“I’m allowed only three hundred demerits for the year, and two hundred by January will drop me,” muttered Dave, now becoming thoroughly uneasy.
For, by this time, he was certain that some unknown enemy had it “in for him.” Darrin felt almost morally certain that some one—and it must be a midshipman—was at the bottom these troubles. Yet, though he and Dan had done all they could think of to catch the enemy, neither had had the least success in this line.
“Eighty demerits more to go,” muttered Dave, “and the superintendent will recommend to the Secretary of the Navy that I be dropped for general inaptitude. It seems a bit tough, doesn’t it, Danny boy?”
“It’s infamous!” blazed Dalzell. “Oh, if I could only catch the slick rascal who is at the bottom of all this!”
“But both of us together don’t seem to be able to catch him,” replied Darrin dejectedly. “Oh, well, perhaps there won’t be any more of it. Of course, I am already deprived of all privileges. But then, I never care to go into Annapolis, and I am never invited to officers’ quarters, anyway, so the loss of privileges doesn’t mean so very much. It’s the big danger of losing my chance to remain here at the Naval Academy that is worrying me.”
Yet outwardly, to others, Dave Darrin was patient. His surplus irritation he vented in extraordinary effort in the gymnasium, where he was making a remarkable record for himself.
But of course his worries were reflected in his studies and recitations. Dave was dropping steadily. He seemed soon destined to reach the “wooden section” in math. This “wooden section” is the section composed of the young men who stand lowest of all in a given study. The men of the “wooden section” are looked upon as being certain of dismissal when the semiannual examinations come along.

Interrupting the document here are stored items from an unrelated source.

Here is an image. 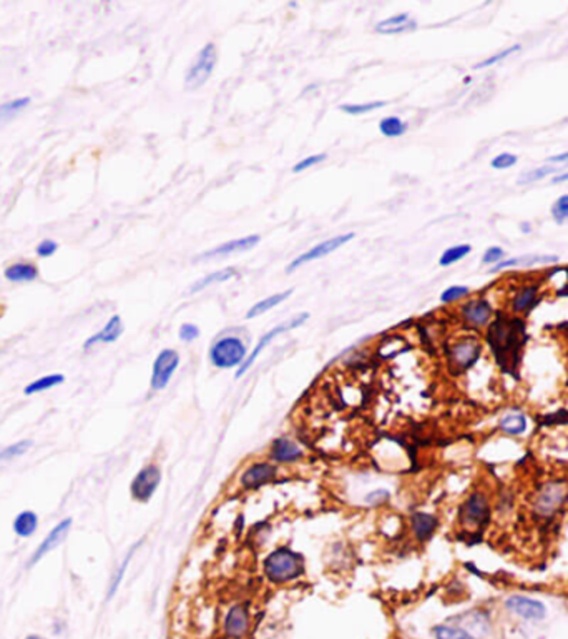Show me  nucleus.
Returning <instances> with one entry per match:
<instances>
[{
  "instance_id": "obj_15",
  "label": "nucleus",
  "mask_w": 568,
  "mask_h": 639,
  "mask_svg": "<svg viewBox=\"0 0 568 639\" xmlns=\"http://www.w3.org/2000/svg\"><path fill=\"white\" fill-rule=\"evenodd\" d=\"M505 606L515 613L517 616H522L525 619H543L545 618V606L540 601L536 600H530V598L525 596H512L508 598Z\"/></svg>"
},
{
  "instance_id": "obj_30",
  "label": "nucleus",
  "mask_w": 568,
  "mask_h": 639,
  "mask_svg": "<svg viewBox=\"0 0 568 639\" xmlns=\"http://www.w3.org/2000/svg\"><path fill=\"white\" fill-rule=\"evenodd\" d=\"M65 381V376L58 375V373H53V375H47L39 378V380L32 381V383L25 388V395H34V393H40V391H47L53 388V386L62 385Z\"/></svg>"
},
{
  "instance_id": "obj_22",
  "label": "nucleus",
  "mask_w": 568,
  "mask_h": 639,
  "mask_svg": "<svg viewBox=\"0 0 568 639\" xmlns=\"http://www.w3.org/2000/svg\"><path fill=\"white\" fill-rule=\"evenodd\" d=\"M301 454V448L288 438H278L271 443V458L278 463H292L299 460Z\"/></svg>"
},
{
  "instance_id": "obj_35",
  "label": "nucleus",
  "mask_w": 568,
  "mask_h": 639,
  "mask_svg": "<svg viewBox=\"0 0 568 639\" xmlns=\"http://www.w3.org/2000/svg\"><path fill=\"white\" fill-rule=\"evenodd\" d=\"M435 639H473L466 629L450 628V626H435L432 629Z\"/></svg>"
},
{
  "instance_id": "obj_50",
  "label": "nucleus",
  "mask_w": 568,
  "mask_h": 639,
  "mask_svg": "<svg viewBox=\"0 0 568 639\" xmlns=\"http://www.w3.org/2000/svg\"><path fill=\"white\" fill-rule=\"evenodd\" d=\"M25 639H45V638H42V636H35V634H32V636H27Z\"/></svg>"
},
{
  "instance_id": "obj_9",
  "label": "nucleus",
  "mask_w": 568,
  "mask_h": 639,
  "mask_svg": "<svg viewBox=\"0 0 568 639\" xmlns=\"http://www.w3.org/2000/svg\"><path fill=\"white\" fill-rule=\"evenodd\" d=\"M178 364H180V355L175 352V350H171V348L161 350V352L158 353L155 363H153L151 380H150L151 388L155 391L165 390L166 386H168L175 370L178 368Z\"/></svg>"
},
{
  "instance_id": "obj_2",
  "label": "nucleus",
  "mask_w": 568,
  "mask_h": 639,
  "mask_svg": "<svg viewBox=\"0 0 568 639\" xmlns=\"http://www.w3.org/2000/svg\"><path fill=\"white\" fill-rule=\"evenodd\" d=\"M304 573V560L290 548H279L266 558L264 574L271 583L283 584L299 578Z\"/></svg>"
},
{
  "instance_id": "obj_10",
  "label": "nucleus",
  "mask_w": 568,
  "mask_h": 639,
  "mask_svg": "<svg viewBox=\"0 0 568 639\" xmlns=\"http://www.w3.org/2000/svg\"><path fill=\"white\" fill-rule=\"evenodd\" d=\"M480 352L482 346L479 341L471 338L459 341V343L450 346L449 350L450 368H452L455 373H462L468 370V368L479 360Z\"/></svg>"
},
{
  "instance_id": "obj_11",
  "label": "nucleus",
  "mask_w": 568,
  "mask_h": 639,
  "mask_svg": "<svg viewBox=\"0 0 568 639\" xmlns=\"http://www.w3.org/2000/svg\"><path fill=\"white\" fill-rule=\"evenodd\" d=\"M160 483H161L160 468L155 465H148L133 478L132 486H130V489H132V496L137 499V501L145 503L153 496V494H155Z\"/></svg>"
},
{
  "instance_id": "obj_5",
  "label": "nucleus",
  "mask_w": 568,
  "mask_h": 639,
  "mask_svg": "<svg viewBox=\"0 0 568 639\" xmlns=\"http://www.w3.org/2000/svg\"><path fill=\"white\" fill-rule=\"evenodd\" d=\"M490 516L492 510L484 493H472L459 508V521L464 528L477 529L479 533L490 523Z\"/></svg>"
},
{
  "instance_id": "obj_38",
  "label": "nucleus",
  "mask_w": 568,
  "mask_h": 639,
  "mask_svg": "<svg viewBox=\"0 0 568 639\" xmlns=\"http://www.w3.org/2000/svg\"><path fill=\"white\" fill-rule=\"evenodd\" d=\"M467 294H468V288L467 286H461V285L449 286L447 290L442 291L440 301H442V303H454V301L464 298V296H466Z\"/></svg>"
},
{
  "instance_id": "obj_48",
  "label": "nucleus",
  "mask_w": 568,
  "mask_h": 639,
  "mask_svg": "<svg viewBox=\"0 0 568 639\" xmlns=\"http://www.w3.org/2000/svg\"><path fill=\"white\" fill-rule=\"evenodd\" d=\"M547 162H550V164H560V162H568V152H563V154L550 157Z\"/></svg>"
},
{
  "instance_id": "obj_17",
  "label": "nucleus",
  "mask_w": 568,
  "mask_h": 639,
  "mask_svg": "<svg viewBox=\"0 0 568 639\" xmlns=\"http://www.w3.org/2000/svg\"><path fill=\"white\" fill-rule=\"evenodd\" d=\"M461 313L468 325L484 327L492 318V307L485 300H473L464 305Z\"/></svg>"
},
{
  "instance_id": "obj_47",
  "label": "nucleus",
  "mask_w": 568,
  "mask_h": 639,
  "mask_svg": "<svg viewBox=\"0 0 568 639\" xmlns=\"http://www.w3.org/2000/svg\"><path fill=\"white\" fill-rule=\"evenodd\" d=\"M387 498H389V493L384 492V489H379V492H374V493L369 494L367 501L372 503V505H379V503L386 501Z\"/></svg>"
},
{
  "instance_id": "obj_33",
  "label": "nucleus",
  "mask_w": 568,
  "mask_h": 639,
  "mask_svg": "<svg viewBox=\"0 0 568 639\" xmlns=\"http://www.w3.org/2000/svg\"><path fill=\"white\" fill-rule=\"evenodd\" d=\"M536 298V288L535 286H527L522 291H518L515 300H513V310L515 312H525L529 310L532 305L535 303Z\"/></svg>"
},
{
  "instance_id": "obj_18",
  "label": "nucleus",
  "mask_w": 568,
  "mask_h": 639,
  "mask_svg": "<svg viewBox=\"0 0 568 639\" xmlns=\"http://www.w3.org/2000/svg\"><path fill=\"white\" fill-rule=\"evenodd\" d=\"M70 526H72V520H63L62 523H58L55 528H53L50 533L47 534V538H45L42 543H40V546L37 548V551H35L34 556H32L30 566H34L35 562H39L40 560H42V558L47 555L48 551H52L53 548H57L58 543H60L62 539H65L67 533H69V529H70Z\"/></svg>"
},
{
  "instance_id": "obj_44",
  "label": "nucleus",
  "mask_w": 568,
  "mask_h": 639,
  "mask_svg": "<svg viewBox=\"0 0 568 639\" xmlns=\"http://www.w3.org/2000/svg\"><path fill=\"white\" fill-rule=\"evenodd\" d=\"M517 164V157L512 154H500L492 160V169L495 170H507Z\"/></svg>"
},
{
  "instance_id": "obj_27",
  "label": "nucleus",
  "mask_w": 568,
  "mask_h": 639,
  "mask_svg": "<svg viewBox=\"0 0 568 639\" xmlns=\"http://www.w3.org/2000/svg\"><path fill=\"white\" fill-rule=\"evenodd\" d=\"M39 520L34 511H24L13 521V531L22 538H29L37 531Z\"/></svg>"
},
{
  "instance_id": "obj_31",
  "label": "nucleus",
  "mask_w": 568,
  "mask_h": 639,
  "mask_svg": "<svg viewBox=\"0 0 568 639\" xmlns=\"http://www.w3.org/2000/svg\"><path fill=\"white\" fill-rule=\"evenodd\" d=\"M471 251H472V246L467 245V243H464V245L450 246V249H447L444 253L440 255L439 265L440 267H450V265L461 262L462 258H466Z\"/></svg>"
},
{
  "instance_id": "obj_34",
  "label": "nucleus",
  "mask_w": 568,
  "mask_h": 639,
  "mask_svg": "<svg viewBox=\"0 0 568 639\" xmlns=\"http://www.w3.org/2000/svg\"><path fill=\"white\" fill-rule=\"evenodd\" d=\"M30 448H32V441L30 440L19 441V443L12 444V447H7L6 449H2V452H0V463L15 460V458H19L24 453L29 452Z\"/></svg>"
},
{
  "instance_id": "obj_25",
  "label": "nucleus",
  "mask_w": 568,
  "mask_h": 639,
  "mask_svg": "<svg viewBox=\"0 0 568 639\" xmlns=\"http://www.w3.org/2000/svg\"><path fill=\"white\" fill-rule=\"evenodd\" d=\"M236 275H238L236 268L228 267V268L218 270V272L210 273V275H206L205 278H201V280H196L195 283H193L191 288H189V294L191 295L198 294V291L205 290V288H208L211 285H216V283H223V282L231 280V278H234Z\"/></svg>"
},
{
  "instance_id": "obj_42",
  "label": "nucleus",
  "mask_w": 568,
  "mask_h": 639,
  "mask_svg": "<svg viewBox=\"0 0 568 639\" xmlns=\"http://www.w3.org/2000/svg\"><path fill=\"white\" fill-rule=\"evenodd\" d=\"M57 250H58V243L55 240H50V238H45V240H42L37 245L35 253H37L40 258H50V256L57 253Z\"/></svg>"
},
{
  "instance_id": "obj_36",
  "label": "nucleus",
  "mask_w": 568,
  "mask_h": 639,
  "mask_svg": "<svg viewBox=\"0 0 568 639\" xmlns=\"http://www.w3.org/2000/svg\"><path fill=\"white\" fill-rule=\"evenodd\" d=\"M140 544H142V541L137 543V544H133V548H132V550H130V551H128V555H126L125 561H123V562H121L120 569H119V571H116V574H115L114 581H111L110 591H108V598H114V595H115V593H116V589H119V586H120L121 579H123V576H125V571H126V568H128V565H130V560H132L133 555H135V551H137V550H138V548H140Z\"/></svg>"
},
{
  "instance_id": "obj_37",
  "label": "nucleus",
  "mask_w": 568,
  "mask_h": 639,
  "mask_svg": "<svg viewBox=\"0 0 568 639\" xmlns=\"http://www.w3.org/2000/svg\"><path fill=\"white\" fill-rule=\"evenodd\" d=\"M520 51V45H512V47H508V48H505L503 52H499V53H495V55L492 57H489V58H485V60H482L479 62V64H477L475 67H473V69H487V67H492L495 64H499L500 60H503V58H507L508 55H510V53L513 52H518Z\"/></svg>"
},
{
  "instance_id": "obj_16",
  "label": "nucleus",
  "mask_w": 568,
  "mask_h": 639,
  "mask_svg": "<svg viewBox=\"0 0 568 639\" xmlns=\"http://www.w3.org/2000/svg\"><path fill=\"white\" fill-rule=\"evenodd\" d=\"M121 333H123V322H121L120 315H114V317L108 320L107 325L103 327L100 331L95 333L93 336H90V338L85 341L83 348L88 350L98 343H102V345L115 343V341L121 336Z\"/></svg>"
},
{
  "instance_id": "obj_43",
  "label": "nucleus",
  "mask_w": 568,
  "mask_h": 639,
  "mask_svg": "<svg viewBox=\"0 0 568 639\" xmlns=\"http://www.w3.org/2000/svg\"><path fill=\"white\" fill-rule=\"evenodd\" d=\"M552 215L557 222H565L568 218V195H562L552 206Z\"/></svg>"
},
{
  "instance_id": "obj_12",
  "label": "nucleus",
  "mask_w": 568,
  "mask_h": 639,
  "mask_svg": "<svg viewBox=\"0 0 568 639\" xmlns=\"http://www.w3.org/2000/svg\"><path fill=\"white\" fill-rule=\"evenodd\" d=\"M278 476V468L269 463H255L241 475V485L245 489H256L269 483Z\"/></svg>"
},
{
  "instance_id": "obj_26",
  "label": "nucleus",
  "mask_w": 568,
  "mask_h": 639,
  "mask_svg": "<svg viewBox=\"0 0 568 639\" xmlns=\"http://www.w3.org/2000/svg\"><path fill=\"white\" fill-rule=\"evenodd\" d=\"M30 102H32L30 97H19L13 98V100L0 103V127L15 119L19 114H22V112L30 105Z\"/></svg>"
},
{
  "instance_id": "obj_24",
  "label": "nucleus",
  "mask_w": 568,
  "mask_h": 639,
  "mask_svg": "<svg viewBox=\"0 0 568 639\" xmlns=\"http://www.w3.org/2000/svg\"><path fill=\"white\" fill-rule=\"evenodd\" d=\"M558 256L555 255H527V256H520V258H508L500 262L497 267H495L492 272H500V270L510 268V267H532V265H539V263H557Z\"/></svg>"
},
{
  "instance_id": "obj_20",
  "label": "nucleus",
  "mask_w": 568,
  "mask_h": 639,
  "mask_svg": "<svg viewBox=\"0 0 568 639\" xmlns=\"http://www.w3.org/2000/svg\"><path fill=\"white\" fill-rule=\"evenodd\" d=\"M410 526H412V533L419 541H427L434 536L439 521L435 516L429 515V513H414L410 516Z\"/></svg>"
},
{
  "instance_id": "obj_29",
  "label": "nucleus",
  "mask_w": 568,
  "mask_h": 639,
  "mask_svg": "<svg viewBox=\"0 0 568 639\" xmlns=\"http://www.w3.org/2000/svg\"><path fill=\"white\" fill-rule=\"evenodd\" d=\"M500 430L507 435H522L527 430V420L522 413H508L500 421Z\"/></svg>"
},
{
  "instance_id": "obj_14",
  "label": "nucleus",
  "mask_w": 568,
  "mask_h": 639,
  "mask_svg": "<svg viewBox=\"0 0 568 639\" xmlns=\"http://www.w3.org/2000/svg\"><path fill=\"white\" fill-rule=\"evenodd\" d=\"M224 634L229 639H241L250 629V614L243 605L233 606L224 618Z\"/></svg>"
},
{
  "instance_id": "obj_19",
  "label": "nucleus",
  "mask_w": 568,
  "mask_h": 639,
  "mask_svg": "<svg viewBox=\"0 0 568 639\" xmlns=\"http://www.w3.org/2000/svg\"><path fill=\"white\" fill-rule=\"evenodd\" d=\"M417 27V22L409 15V13H395L389 19L381 20L376 25V32L382 35H398L404 32H410Z\"/></svg>"
},
{
  "instance_id": "obj_51",
  "label": "nucleus",
  "mask_w": 568,
  "mask_h": 639,
  "mask_svg": "<svg viewBox=\"0 0 568 639\" xmlns=\"http://www.w3.org/2000/svg\"><path fill=\"white\" fill-rule=\"evenodd\" d=\"M522 227H524V228H522V230H524V232H525V233H527V232H529V230H530V228H529V223H524V225H522Z\"/></svg>"
},
{
  "instance_id": "obj_40",
  "label": "nucleus",
  "mask_w": 568,
  "mask_h": 639,
  "mask_svg": "<svg viewBox=\"0 0 568 639\" xmlns=\"http://www.w3.org/2000/svg\"><path fill=\"white\" fill-rule=\"evenodd\" d=\"M558 425H568V411H563L562 409V411L550 413V415L543 416L539 423L540 428H543V426H558Z\"/></svg>"
},
{
  "instance_id": "obj_13",
  "label": "nucleus",
  "mask_w": 568,
  "mask_h": 639,
  "mask_svg": "<svg viewBox=\"0 0 568 639\" xmlns=\"http://www.w3.org/2000/svg\"><path fill=\"white\" fill-rule=\"evenodd\" d=\"M259 240H261L259 235H250V237L236 238V240H228V242L221 243V245L216 246V249L201 253L196 260H210V258H216V256H226L231 253H240V251H248V250L255 249V246L259 243Z\"/></svg>"
},
{
  "instance_id": "obj_21",
  "label": "nucleus",
  "mask_w": 568,
  "mask_h": 639,
  "mask_svg": "<svg viewBox=\"0 0 568 639\" xmlns=\"http://www.w3.org/2000/svg\"><path fill=\"white\" fill-rule=\"evenodd\" d=\"M4 277H6V280L13 283L34 282L40 277V270L37 265L32 262H15L4 270Z\"/></svg>"
},
{
  "instance_id": "obj_23",
  "label": "nucleus",
  "mask_w": 568,
  "mask_h": 639,
  "mask_svg": "<svg viewBox=\"0 0 568 639\" xmlns=\"http://www.w3.org/2000/svg\"><path fill=\"white\" fill-rule=\"evenodd\" d=\"M292 291H295V290H292V288H291V290L281 291V294H273V295L266 296L264 300L258 301V303H255L250 310H248L246 318H248V320H252V318L261 317V315H264L266 312H269V310H273L274 307H278L279 303H283L284 300L290 298V296L292 295Z\"/></svg>"
},
{
  "instance_id": "obj_1",
  "label": "nucleus",
  "mask_w": 568,
  "mask_h": 639,
  "mask_svg": "<svg viewBox=\"0 0 568 639\" xmlns=\"http://www.w3.org/2000/svg\"><path fill=\"white\" fill-rule=\"evenodd\" d=\"M529 340L524 320L499 315L487 330V343L502 373L518 378L522 353Z\"/></svg>"
},
{
  "instance_id": "obj_32",
  "label": "nucleus",
  "mask_w": 568,
  "mask_h": 639,
  "mask_svg": "<svg viewBox=\"0 0 568 639\" xmlns=\"http://www.w3.org/2000/svg\"><path fill=\"white\" fill-rule=\"evenodd\" d=\"M381 107H386L384 100L369 102V103H342L339 109H341V112H344V114H347V115L358 117V115H364V114H369V112H372V110L381 109Z\"/></svg>"
},
{
  "instance_id": "obj_7",
  "label": "nucleus",
  "mask_w": 568,
  "mask_h": 639,
  "mask_svg": "<svg viewBox=\"0 0 568 639\" xmlns=\"http://www.w3.org/2000/svg\"><path fill=\"white\" fill-rule=\"evenodd\" d=\"M308 318H309V313H301V315H297V317H295V318L288 320V322L281 323V325L274 327L273 330H269L268 333H264V335L261 336V340L258 341V345H256L255 348H252V352L250 353V357H246V360H245V362H243L241 367L238 368L236 378H241L243 375H245V373H246L248 370H250V368L252 367V364H255L256 360H258V357L261 355V352H263V350L266 348V346H268L269 343H271V341H273L274 338H276V336L281 335V333L291 331V330H295V328H297V327L304 325L306 320H308Z\"/></svg>"
},
{
  "instance_id": "obj_41",
  "label": "nucleus",
  "mask_w": 568,
  "mask_h": 639,
  "mask_svg": "<svg viewBox=\"0 0 568 639\" xmlns=\"http://www.w3.org/2000/svg\"><path fill=\"white\" fill-rule=\"evenodd\" d=\"M326 160V154H318V155H311V157H306V159L303 160H299L297 162V164L292 166V172L295 173H301V172H306V170L311 169V166H314V165H318V164H321V162Z\"/></svg>"
},
{
  "instance_id": "obj_28",
  "label": "nucleus",
  "mask_w": 568,
  "mask_h": 639,
  "mask_svg": "<svg viewBox=\"0 0 568 639\" xmlns=\"http://www.w3.org/2000/svg\"><path fill=\"white\" fill-rule=\"evenodd\" d=\"M379 130H381V133L384 135V137L398 138L403 137V135L407 132V124H405L403 119H399V117L391 115L384 117V119L379 121Z\"/></svg>"
},
{
  "instance_id": "obj_45",
  "label": "nucleus",
  "mask_w": 568,
  "mask_h": 639,
  "mask_svg": "<svg viewBox=\"0 0 568 639\" xmlns=\"http://www.w3.org/2000/svg\"><path fill=\"white\" fill-rule=\"evenodd\" d=\"M503 256H505L503 249H500V246H490V249L485 250L484 256H482V263L484 265L500 263V260H502Z\"/></svg>"
},
{
  "instance_id": "obj_46",
  "label": "nucleus",
  "mask_w": 568,
  "mask_h": 639,
  "mask_svg": "<svg viewBox=\"0 0 568 639\" xmlns=\"http://www.w3.org/2000/svg\"><path fill=\"white\" fill-rule=\"evenodd\" d=\"M198 336H200V328H198L196 325H193V323H184V325H182V328H180V338H182L183 341H187V343L195 341Z\"/></svg>"
},
{
  "instance_id": "obj_49",
  "label": "nucleus",
  "mask_w": 568,
  "mask_h": 639,
  "mask_svg": "<svg viewBox=\"0 0 568 639\" xmlns=\"http://www.w3.org/2000/svg\"><path fill=\"white\" fill-rule=\"evenodd\" d=\"M568 180V173H562V175H558V177H555L552 180L553 183H562V182H567Z\"/></svg>"
},
{
  "instance_id": "obj_8",
  "label": "nucleus",
  "mask_w": 568,
  "mask_h": 639,
  "mask_svg": "<svg viewBox=\"0 0 568 639\" xmlns=\"http://www.w3.org/2000/svg\"><path fill=\"white\" fill-rule=\"evenodd\" d=\"M354 237H356L354 233L351 232V233H344V235L332 237V238H329V240H324L321 243H318V245H314L311 250L304 251V253H301L299 256H296V258L290 263V267L286 268V272L292 273L296 268L303 267V265H306V263L314 262V260H319V258H324V256H327L329 253H332V251L339 250L341 246H344L346 243L353 240Z\"/></svg>"
},
{
  "instance_id": "obj_3",
  "label": "nucleus",
  "mask_w": 568,
  "mask_h": 639,
  "mask_svg": "<svg viewBox=\"0 0 568 639\" xmlns=\"http://www.w3.org/2000/svg\"><path fill=\"white\" fill-rule=\"evenodd\" d=\"M216 62H218V51L213 42L206 44L200 52L196 53L195 60L191 62V65L188 67L187 74H184V88L187 90H198L203 85L208 82L211 74L215 72Z\"/></svg>"
},
{
  "instance_id": "obj_6",
  "label": "nucleus",
  "mask_w": 568,
  "mask_h": 639,
  "mask_svg": "<svg viewBox=\"0 0 568 639\" xmlns=\"http://www.w3.org/2000/svg\"><path fill=\"white\" fill-rule=\"evenodd\" d=\"M568 498V485L565 481H548L536 493L534 511L542 518L553 516Z\"/></svg>"
},
{
  "instance_id": "obj_39",
  "label": "nucleus",
  "mask_w": 568,
  "mask_h": 639,
  "mask_svg": "<svg viewBox=\"0 0 568 639\" xmlns=\"http://www.w3.org/2000/svg\"><path fill=\"white\" fill-rule=\"evenodd\" d=\"M553 172H557V169H553V166H540V169L532 170V172H525V173L520 177V180H518V183H532V182H536V180L547 177L548 173H553Z\"/></svg>"
},
{
  "instance_id": "obj_4",
  "label": "nucleus",
  "mask_w": 568,
  "mask_h": 639,
  "mask_svg": "<svg viewBox=\"0 0 568 639\" xmlns=\"http://www.w3.org/2000/svg\"><path fill=\"white\" fill-rule=\"evenodd\" d=\"M210 360L216 368H221V370H228V368L234 367L240 368L246 360V346L238 336H221L211 346Z\"/></svg>"
}]
</instances>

Now, for five days, things went along more in a better groove. Nothing happened to Darrin, and he was beginning to hope that his very sly persecutor had ceased to annoy him for good.
On the sixth day, however, the chums returned from recitation in English.
“Nothing seems to be wrong here,” remarked Dave, with a sigh of satisfaction.
“Umf—umf!” sniffed Dan, standing still in the middle of the room. “Doesn’t it smell a little as though some one had been smoking in here?”
“Don’t even suggest the thing!” begged Dave turning white at the thought.
Tap-tap! sounded at the door. In walked the white-gloved cadet assistant officer of the day.
“Mr. Darrin, you will report immediately to the officer in charge.”
“Very good, sir,” Dave answered.
This was again Lieutenant Hall’s day to be in charge. Dave walked into that gentleman’s office, saluted, reported his presence under orders and then stood at attention.
“Mr. Darrin,” began Lieutenant Hall, “I had occasion to inspect your room. The air was quite thick with tobacco smoke. I felt it necessary to make a very thorough search. In the pocket of your rain-coat I found”—Lieutenant Hall produced from his desk a pouch of tobacco and a well-seasoned pipe—“these.”